Gerçekten de, bizim hocalarımız hep, "Türkler atı ilk defa binek aracı olarak kullandığı için coğrafyaya yayıldılar ve farklı toplulukları görerek kendilerini tarif edip erkenden milletleştiler" diye yazar ve konuşurlardı. Bunun en açık delilini de; Orkun abidelerinde, daha 8'inci asırda [732] Bilge Kağan'ın, "Gök Tanrı Türk Milleti yok olmasın diye beni tahta oturttu, millet olsun diye görevlendirdi" diye yazması ve Avrupa'nın 18'inci asırda Fransız İhtilali'yle milleti keşfetmiş olması göstermiyor mu?
Bir not da bizden
İnsanlık tarihi, "egemenlik mücadeleleri tarihi" dense, pek de yanlış olmaz. Egemenin iddiasının ve dayandığı değerlerin farklı olması, bu gerçeği değiştirmez. Bakıyoruz, ilk çağ insanından zamanımızın insan, toplum ve milletlerine kadar bu böyle geliyor. Hatta, bunu her canlıda da görüyoruz. Egemen olmak, en derin, kuşatıcı ve vazgeçilemez payda. Demek ki her şeye hâkim olma duygusu, üstünlük ihtiyacı yaratılıştan, fıtrattan geliyor. Bu davranış biçimine, içgüdü diyoruz. Ama insan bunu da aşan; düşünen, araştıran, tasarlayan, planlayan ve inşa eden, akıl ve ilim sahibi bir varlık. Bu sayede durgunluk yok oluyor; rekabet, yaratılanı anlama, çözme, olgunlaşma, tekâmül, zenginleşme ve refah meydana geliyor. Bu süreçte, ortak özelliklerde insan toplulukları oluşuyor, milletleşip devletleşerek, insanlık aleminin aileleri ve belirleyici, üstün gücü ortaya çıkıyor.

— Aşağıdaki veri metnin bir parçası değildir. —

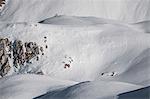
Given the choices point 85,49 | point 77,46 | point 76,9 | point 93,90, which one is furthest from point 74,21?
point 76,9

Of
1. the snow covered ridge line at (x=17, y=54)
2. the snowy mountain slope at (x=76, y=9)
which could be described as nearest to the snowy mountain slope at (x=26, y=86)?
the snow covered ridge line at (x=17, y=54)

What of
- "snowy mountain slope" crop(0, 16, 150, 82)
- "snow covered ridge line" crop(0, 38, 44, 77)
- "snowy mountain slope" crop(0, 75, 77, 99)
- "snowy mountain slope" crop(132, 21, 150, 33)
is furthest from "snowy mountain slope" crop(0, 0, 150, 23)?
"snowy mountain slope" crop(0, 75, 77, 99)

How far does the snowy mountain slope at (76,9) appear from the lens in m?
32.3

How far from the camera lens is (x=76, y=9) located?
108 feet

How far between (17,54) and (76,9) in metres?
15.5

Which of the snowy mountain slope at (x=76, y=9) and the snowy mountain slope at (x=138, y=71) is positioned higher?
the snowy mountain slope at (x=76, y=9)

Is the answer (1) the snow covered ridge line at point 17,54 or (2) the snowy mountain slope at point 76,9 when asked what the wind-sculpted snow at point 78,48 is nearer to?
(1) the snow covered ridge line at point 17,54

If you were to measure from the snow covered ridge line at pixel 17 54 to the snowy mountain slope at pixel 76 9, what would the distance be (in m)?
14.0

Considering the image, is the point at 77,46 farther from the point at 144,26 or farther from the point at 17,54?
the point at 144,26

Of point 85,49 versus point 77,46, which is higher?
point 77,46

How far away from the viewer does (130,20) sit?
32.1m

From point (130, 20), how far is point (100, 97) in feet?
78.5

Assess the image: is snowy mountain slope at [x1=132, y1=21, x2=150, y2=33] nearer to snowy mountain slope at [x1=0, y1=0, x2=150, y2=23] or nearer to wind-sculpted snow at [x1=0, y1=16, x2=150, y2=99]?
wind-sculpted snow at [x1=0, y1=16, x2=150, y2=99]

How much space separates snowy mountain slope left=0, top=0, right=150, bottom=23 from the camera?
32.3 meters
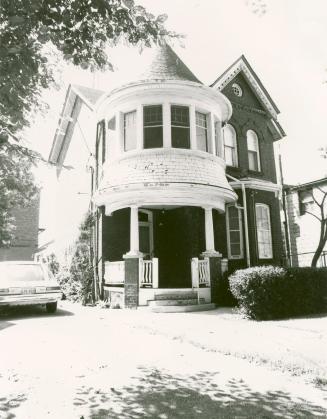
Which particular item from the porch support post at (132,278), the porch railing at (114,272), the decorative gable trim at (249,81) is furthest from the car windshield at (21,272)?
the decorative gable trim at (249,81)

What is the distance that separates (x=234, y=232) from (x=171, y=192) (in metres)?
4.81

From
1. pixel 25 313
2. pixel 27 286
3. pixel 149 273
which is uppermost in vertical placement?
pixel 149 273

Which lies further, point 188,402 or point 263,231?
point 263,231

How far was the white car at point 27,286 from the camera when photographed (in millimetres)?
11422

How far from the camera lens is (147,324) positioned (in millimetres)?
9750

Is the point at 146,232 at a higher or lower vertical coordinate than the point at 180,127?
lower

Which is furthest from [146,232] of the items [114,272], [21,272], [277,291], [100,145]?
[277,291]

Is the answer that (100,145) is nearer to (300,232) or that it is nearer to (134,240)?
(134,240)

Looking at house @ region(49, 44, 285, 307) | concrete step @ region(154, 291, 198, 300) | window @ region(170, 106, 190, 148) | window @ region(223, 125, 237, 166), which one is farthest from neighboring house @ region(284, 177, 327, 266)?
concrete step @ region(154, 291, 198, 300)

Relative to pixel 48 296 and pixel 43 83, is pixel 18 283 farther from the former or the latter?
pixel 43 83

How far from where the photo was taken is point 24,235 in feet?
113

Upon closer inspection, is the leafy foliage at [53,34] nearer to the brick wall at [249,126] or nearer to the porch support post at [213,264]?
the porch support post at [213,264]

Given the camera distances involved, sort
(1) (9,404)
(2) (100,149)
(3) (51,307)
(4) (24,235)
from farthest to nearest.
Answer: (4) (24,235) < (2) (100,149) < (3) (51,307) < (1) (9,404)

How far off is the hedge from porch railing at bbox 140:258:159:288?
8.55ft
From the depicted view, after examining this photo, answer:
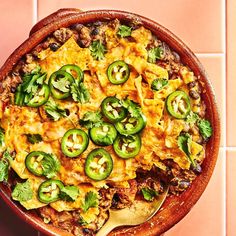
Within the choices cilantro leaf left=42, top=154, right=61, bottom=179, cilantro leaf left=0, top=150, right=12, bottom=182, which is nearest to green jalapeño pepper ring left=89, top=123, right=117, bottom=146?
cilantro leaf left=42, top=154, right=61, bottom=179

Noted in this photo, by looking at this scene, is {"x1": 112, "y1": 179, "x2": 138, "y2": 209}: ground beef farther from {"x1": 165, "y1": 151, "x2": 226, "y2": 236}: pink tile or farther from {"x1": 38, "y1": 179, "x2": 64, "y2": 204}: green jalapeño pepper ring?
{"x1": 165, "y1": 151, "x2": 226, "y2": 236}: pink tile

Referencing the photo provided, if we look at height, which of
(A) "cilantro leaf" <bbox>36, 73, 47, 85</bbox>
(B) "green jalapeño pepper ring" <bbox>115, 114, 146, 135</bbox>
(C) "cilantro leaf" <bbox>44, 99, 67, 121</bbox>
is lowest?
(B) "green jalapeño pepper ring" <bbox>115, 114, 146, 135</bbox>

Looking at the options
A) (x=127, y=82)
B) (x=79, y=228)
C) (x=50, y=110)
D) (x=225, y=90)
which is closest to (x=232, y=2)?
(x=225, y=90)

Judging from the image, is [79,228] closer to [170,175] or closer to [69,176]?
[69,176]

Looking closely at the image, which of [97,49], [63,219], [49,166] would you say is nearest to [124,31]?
[97,49]

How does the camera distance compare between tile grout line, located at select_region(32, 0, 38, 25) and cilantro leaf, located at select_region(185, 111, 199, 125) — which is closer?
cilantro leaf, located at select_region(185, 111, 199, 125)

İskender hoca, Millet ve Milliyetçilik kavramlarının zirveye doğru ilerlediğini, en seçkin bilim adamlarının araştırmalarına da dayanarak ortaya koyuyor. Bu mübarek çalışmanın, iyi niyetli ve gerçeğe saygılı her insana çok faydalı olacağı muhakkaktır. Ancak; Türk Milletine düşmanlığı amaç edinen zihin hastalarına ve özellikle de, Türk Milletini etnik ve inanç parçalarına ayırarak egemenliğini yıkmaya çalışan haçlı emellerinin takipçisi siyaset erbabının hastalığına ne kadar şifa olur onu kestiremiyoruz.
-------------
Not: Emrullah Özdemir'in, AKÇAĞ Yayınları'ndan çıkan SON KAĞAN romanı tam bağımsızlık bilincinin önemine yapılan güçlü vurgularla, soluksuz okunacak bir eser olmuştur.